Mariana Lutsiv Popil viene da Sambir, località vicino Leopoli. Ha 36 anni, da dieci vive in Italia dove svolge lavori domestici per mantenere il figlio sedicenne e per studiare moda in un istituto privato, coltivando il sogno di diventare un giorno stilista. I parenti della donna risiedono tra la città dell'Ucraina occidentale e Sambir, ai confini con la Polonia. «Dire che sto male è poco - esordisce Mariana -. Sono in contatto i miei parenti a tutte le ore al telefono, in videochiamata, su whatsapp. Fino alle due di stanotte ho dialogato con mia cugina appena arrivata in un rifugio ma in quella situazione ha potuto raccontarmi molto poco. In Ucraina ho mia madre, gli zii, i loro figli, siamo una famiglia numerosa.
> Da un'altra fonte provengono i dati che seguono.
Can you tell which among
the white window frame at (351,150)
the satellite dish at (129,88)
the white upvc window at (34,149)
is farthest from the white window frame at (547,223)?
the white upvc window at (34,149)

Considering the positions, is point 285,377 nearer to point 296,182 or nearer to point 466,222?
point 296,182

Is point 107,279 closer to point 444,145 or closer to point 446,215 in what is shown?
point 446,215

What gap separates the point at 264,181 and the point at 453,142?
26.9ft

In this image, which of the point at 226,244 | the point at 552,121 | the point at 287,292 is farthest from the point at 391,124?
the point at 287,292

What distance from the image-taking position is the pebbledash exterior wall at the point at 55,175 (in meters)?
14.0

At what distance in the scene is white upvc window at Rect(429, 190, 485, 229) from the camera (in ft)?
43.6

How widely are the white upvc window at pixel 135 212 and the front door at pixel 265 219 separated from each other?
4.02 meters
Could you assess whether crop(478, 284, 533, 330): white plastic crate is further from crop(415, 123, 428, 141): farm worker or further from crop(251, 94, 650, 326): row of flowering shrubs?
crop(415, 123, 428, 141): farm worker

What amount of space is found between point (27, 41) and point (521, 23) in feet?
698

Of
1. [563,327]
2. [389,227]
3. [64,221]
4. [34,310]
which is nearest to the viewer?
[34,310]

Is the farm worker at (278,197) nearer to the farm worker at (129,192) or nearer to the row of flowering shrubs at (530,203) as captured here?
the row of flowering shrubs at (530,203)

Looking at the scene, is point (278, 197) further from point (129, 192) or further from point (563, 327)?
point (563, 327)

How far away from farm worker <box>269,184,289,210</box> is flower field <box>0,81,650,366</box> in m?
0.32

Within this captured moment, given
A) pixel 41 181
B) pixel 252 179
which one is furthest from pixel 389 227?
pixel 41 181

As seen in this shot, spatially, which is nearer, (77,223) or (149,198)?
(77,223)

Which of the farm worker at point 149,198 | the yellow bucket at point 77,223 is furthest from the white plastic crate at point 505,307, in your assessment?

Quando ascolto quelle voci, ringrazio Dio perché sono vivi ma quando ci salutiamo vengo assalita dalla paura di cosa potrà succedere dall'indomani. E' una sensazione tremenda che non mi fa dormire la notte».
La giovane ucraina sostiene la resistenza dei suoi connazionali verso gli attacchi russi: «Siamo contro la guerra ma difendiamo il nostro territorio ed il nostro futuro, apparteniamo ad un paese libero, indipendente, con una storia, cultura, una lingua da salvaguardare e non possiamo arrenderci perché a qualcuno piace la nostra nazione».
Elena Aleksandra Shishkina ascolta e si asciuga le lacrime dagli occhi. Aveva 27 anni quando, nel 2007 è partita da San Pietroburgo dove vivono ancora i sui familiari.
Mariana ha offerto ospitalità ai congiunti in pericolo: «Non ho grandi possibilità di accoglierli, ma li ho invitati a casa mia offrendo il poco spazio che ho. Hanno rifiutato perché nessuno ha intenzione di scappare, vogliono difendere il loro paese restandovi. Ciò che temono di più non è morire, ma perdere la libertà». «Ho avuto la stessa risposta - interviene Elena - dagli amici a cui ho offerto ospitalità in questi giorni. Desiderano restare a casa, sono spaventati, arrabbiati ma non nutrono odio nei confronti dei russi».